Locate every line in the items below that contains the string "vest", matching case exactly, and copy each of those lines.
+++
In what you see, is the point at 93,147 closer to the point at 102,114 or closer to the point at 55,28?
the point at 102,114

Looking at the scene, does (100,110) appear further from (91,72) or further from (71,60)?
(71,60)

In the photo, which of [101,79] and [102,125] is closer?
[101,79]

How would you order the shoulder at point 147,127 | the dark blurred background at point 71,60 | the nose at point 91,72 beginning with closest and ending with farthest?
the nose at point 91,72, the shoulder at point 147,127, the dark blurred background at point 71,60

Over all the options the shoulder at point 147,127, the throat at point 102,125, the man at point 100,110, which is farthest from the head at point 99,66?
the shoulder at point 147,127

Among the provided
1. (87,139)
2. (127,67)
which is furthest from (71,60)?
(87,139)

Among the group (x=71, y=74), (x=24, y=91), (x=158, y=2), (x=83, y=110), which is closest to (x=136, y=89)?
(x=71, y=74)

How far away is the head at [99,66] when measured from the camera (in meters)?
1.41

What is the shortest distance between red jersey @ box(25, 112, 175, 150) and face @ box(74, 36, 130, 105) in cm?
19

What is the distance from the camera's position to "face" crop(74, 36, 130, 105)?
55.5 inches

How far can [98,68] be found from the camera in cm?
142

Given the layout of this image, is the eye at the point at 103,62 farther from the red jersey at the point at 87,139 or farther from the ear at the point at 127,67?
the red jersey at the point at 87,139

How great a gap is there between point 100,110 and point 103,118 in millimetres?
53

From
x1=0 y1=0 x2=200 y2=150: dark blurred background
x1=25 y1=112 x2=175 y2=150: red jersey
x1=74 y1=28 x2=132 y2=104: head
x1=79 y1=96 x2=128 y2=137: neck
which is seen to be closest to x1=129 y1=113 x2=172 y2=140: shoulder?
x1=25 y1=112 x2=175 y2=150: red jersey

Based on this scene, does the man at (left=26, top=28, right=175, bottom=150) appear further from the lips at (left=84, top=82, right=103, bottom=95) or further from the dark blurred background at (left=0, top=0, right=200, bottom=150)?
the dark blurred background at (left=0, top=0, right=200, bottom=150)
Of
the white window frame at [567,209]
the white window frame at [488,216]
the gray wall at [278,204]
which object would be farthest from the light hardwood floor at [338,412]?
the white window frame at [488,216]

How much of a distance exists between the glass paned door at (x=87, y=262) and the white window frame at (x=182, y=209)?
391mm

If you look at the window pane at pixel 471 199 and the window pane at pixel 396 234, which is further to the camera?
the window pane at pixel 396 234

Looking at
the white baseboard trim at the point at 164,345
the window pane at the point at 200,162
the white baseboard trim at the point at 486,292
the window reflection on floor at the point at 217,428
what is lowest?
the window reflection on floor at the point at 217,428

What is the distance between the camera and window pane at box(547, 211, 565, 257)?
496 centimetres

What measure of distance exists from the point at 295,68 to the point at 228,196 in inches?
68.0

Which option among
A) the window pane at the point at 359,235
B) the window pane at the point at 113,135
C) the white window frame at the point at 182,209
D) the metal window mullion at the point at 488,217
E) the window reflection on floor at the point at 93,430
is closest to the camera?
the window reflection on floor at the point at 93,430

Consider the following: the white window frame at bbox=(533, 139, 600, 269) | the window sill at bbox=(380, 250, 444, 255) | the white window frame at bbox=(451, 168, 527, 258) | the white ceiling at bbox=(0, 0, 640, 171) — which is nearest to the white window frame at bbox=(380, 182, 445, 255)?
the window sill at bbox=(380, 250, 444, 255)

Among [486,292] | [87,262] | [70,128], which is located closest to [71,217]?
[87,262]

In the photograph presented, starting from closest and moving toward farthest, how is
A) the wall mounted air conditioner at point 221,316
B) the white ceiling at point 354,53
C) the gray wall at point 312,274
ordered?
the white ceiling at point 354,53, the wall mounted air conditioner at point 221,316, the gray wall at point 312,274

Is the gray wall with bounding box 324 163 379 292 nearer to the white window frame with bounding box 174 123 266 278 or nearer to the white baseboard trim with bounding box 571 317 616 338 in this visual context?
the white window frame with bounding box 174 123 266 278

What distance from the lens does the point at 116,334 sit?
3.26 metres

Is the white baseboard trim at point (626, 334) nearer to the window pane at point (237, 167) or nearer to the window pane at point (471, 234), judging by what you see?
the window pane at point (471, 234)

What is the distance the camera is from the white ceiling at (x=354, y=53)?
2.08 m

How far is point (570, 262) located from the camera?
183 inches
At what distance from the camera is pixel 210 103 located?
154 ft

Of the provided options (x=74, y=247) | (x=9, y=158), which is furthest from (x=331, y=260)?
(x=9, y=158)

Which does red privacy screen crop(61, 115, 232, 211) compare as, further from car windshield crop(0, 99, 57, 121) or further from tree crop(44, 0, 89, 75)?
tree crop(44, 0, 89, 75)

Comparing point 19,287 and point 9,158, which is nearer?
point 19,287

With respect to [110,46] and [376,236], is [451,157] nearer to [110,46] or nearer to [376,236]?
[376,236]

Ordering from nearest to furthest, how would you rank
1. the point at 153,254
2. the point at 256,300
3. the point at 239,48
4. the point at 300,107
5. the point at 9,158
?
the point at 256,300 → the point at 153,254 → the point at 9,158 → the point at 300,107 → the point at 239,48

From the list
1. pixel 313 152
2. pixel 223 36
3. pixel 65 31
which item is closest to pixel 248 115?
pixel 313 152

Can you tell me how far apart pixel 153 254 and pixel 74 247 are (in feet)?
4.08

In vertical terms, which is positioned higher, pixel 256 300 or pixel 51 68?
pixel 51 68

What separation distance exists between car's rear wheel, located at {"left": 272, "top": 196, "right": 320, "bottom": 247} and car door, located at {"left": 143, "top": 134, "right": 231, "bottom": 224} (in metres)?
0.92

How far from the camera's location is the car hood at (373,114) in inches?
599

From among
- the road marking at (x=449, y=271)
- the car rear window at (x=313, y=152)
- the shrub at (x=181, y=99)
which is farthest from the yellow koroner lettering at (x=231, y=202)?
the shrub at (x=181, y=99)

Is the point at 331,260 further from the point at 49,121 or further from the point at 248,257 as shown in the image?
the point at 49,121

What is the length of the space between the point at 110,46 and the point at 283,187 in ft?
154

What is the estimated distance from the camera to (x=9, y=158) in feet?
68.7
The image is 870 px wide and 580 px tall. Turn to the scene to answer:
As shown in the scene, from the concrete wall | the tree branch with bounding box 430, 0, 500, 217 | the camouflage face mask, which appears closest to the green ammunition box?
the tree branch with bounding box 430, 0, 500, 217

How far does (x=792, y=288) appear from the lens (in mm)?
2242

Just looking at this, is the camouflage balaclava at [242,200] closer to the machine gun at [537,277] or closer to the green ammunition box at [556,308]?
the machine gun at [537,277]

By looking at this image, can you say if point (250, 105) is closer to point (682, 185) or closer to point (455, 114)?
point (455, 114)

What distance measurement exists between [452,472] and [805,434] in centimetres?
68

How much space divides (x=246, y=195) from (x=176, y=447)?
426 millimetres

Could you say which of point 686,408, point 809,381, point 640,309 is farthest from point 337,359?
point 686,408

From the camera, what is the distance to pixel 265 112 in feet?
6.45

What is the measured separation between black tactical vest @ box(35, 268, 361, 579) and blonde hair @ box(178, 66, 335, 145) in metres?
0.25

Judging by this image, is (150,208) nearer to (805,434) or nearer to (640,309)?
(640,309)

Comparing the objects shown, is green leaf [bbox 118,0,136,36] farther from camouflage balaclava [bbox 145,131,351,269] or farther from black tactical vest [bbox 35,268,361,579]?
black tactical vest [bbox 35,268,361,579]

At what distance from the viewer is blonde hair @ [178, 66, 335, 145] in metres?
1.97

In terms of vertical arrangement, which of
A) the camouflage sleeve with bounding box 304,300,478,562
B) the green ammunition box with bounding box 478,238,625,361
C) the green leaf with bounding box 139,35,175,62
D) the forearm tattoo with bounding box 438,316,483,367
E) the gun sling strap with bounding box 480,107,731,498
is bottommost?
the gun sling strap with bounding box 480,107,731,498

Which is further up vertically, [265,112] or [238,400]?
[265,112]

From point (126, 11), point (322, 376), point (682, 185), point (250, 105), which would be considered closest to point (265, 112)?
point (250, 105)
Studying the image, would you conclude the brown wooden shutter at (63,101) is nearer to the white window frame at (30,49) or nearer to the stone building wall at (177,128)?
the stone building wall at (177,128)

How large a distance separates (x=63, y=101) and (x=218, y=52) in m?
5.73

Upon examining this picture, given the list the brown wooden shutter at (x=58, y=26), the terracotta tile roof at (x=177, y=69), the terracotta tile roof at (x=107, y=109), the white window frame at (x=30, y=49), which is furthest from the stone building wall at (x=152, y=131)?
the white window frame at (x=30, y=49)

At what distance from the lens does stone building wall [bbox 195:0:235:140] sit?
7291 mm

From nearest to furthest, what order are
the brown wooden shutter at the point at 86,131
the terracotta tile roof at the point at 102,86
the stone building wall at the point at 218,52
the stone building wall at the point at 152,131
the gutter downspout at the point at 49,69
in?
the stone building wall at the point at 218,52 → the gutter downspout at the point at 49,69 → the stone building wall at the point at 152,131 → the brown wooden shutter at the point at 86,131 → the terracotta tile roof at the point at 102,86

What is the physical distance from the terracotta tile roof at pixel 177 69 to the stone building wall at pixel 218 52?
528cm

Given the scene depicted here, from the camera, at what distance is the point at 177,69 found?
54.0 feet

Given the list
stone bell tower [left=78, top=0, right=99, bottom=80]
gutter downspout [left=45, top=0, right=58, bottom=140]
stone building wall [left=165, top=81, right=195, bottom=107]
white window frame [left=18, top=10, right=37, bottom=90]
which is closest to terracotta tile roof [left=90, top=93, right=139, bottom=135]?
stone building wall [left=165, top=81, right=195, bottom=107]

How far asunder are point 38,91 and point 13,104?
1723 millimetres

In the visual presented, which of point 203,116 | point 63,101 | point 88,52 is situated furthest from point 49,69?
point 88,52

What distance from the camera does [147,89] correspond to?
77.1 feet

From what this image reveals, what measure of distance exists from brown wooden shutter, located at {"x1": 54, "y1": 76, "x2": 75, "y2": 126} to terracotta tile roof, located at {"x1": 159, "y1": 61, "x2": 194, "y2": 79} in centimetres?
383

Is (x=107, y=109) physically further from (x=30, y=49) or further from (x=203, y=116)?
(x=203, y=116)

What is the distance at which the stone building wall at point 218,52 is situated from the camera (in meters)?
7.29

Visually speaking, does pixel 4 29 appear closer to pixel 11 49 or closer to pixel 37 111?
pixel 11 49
+++
#### [Output of the task]
What is the measured separation between black tactical vest @ box(35, 268, 361, 579) and blonde hair @ box(178, 66, 335, 145) in metres?
Comparing the objects shown, is green leaf [bbox 118,0,136,36] farther from camouflage balaclava [bbox 145,131,351,269] or farther from black tactical vest [bbox 35,268,361,579]?
black tactical vest [bbox 35,268,361,579]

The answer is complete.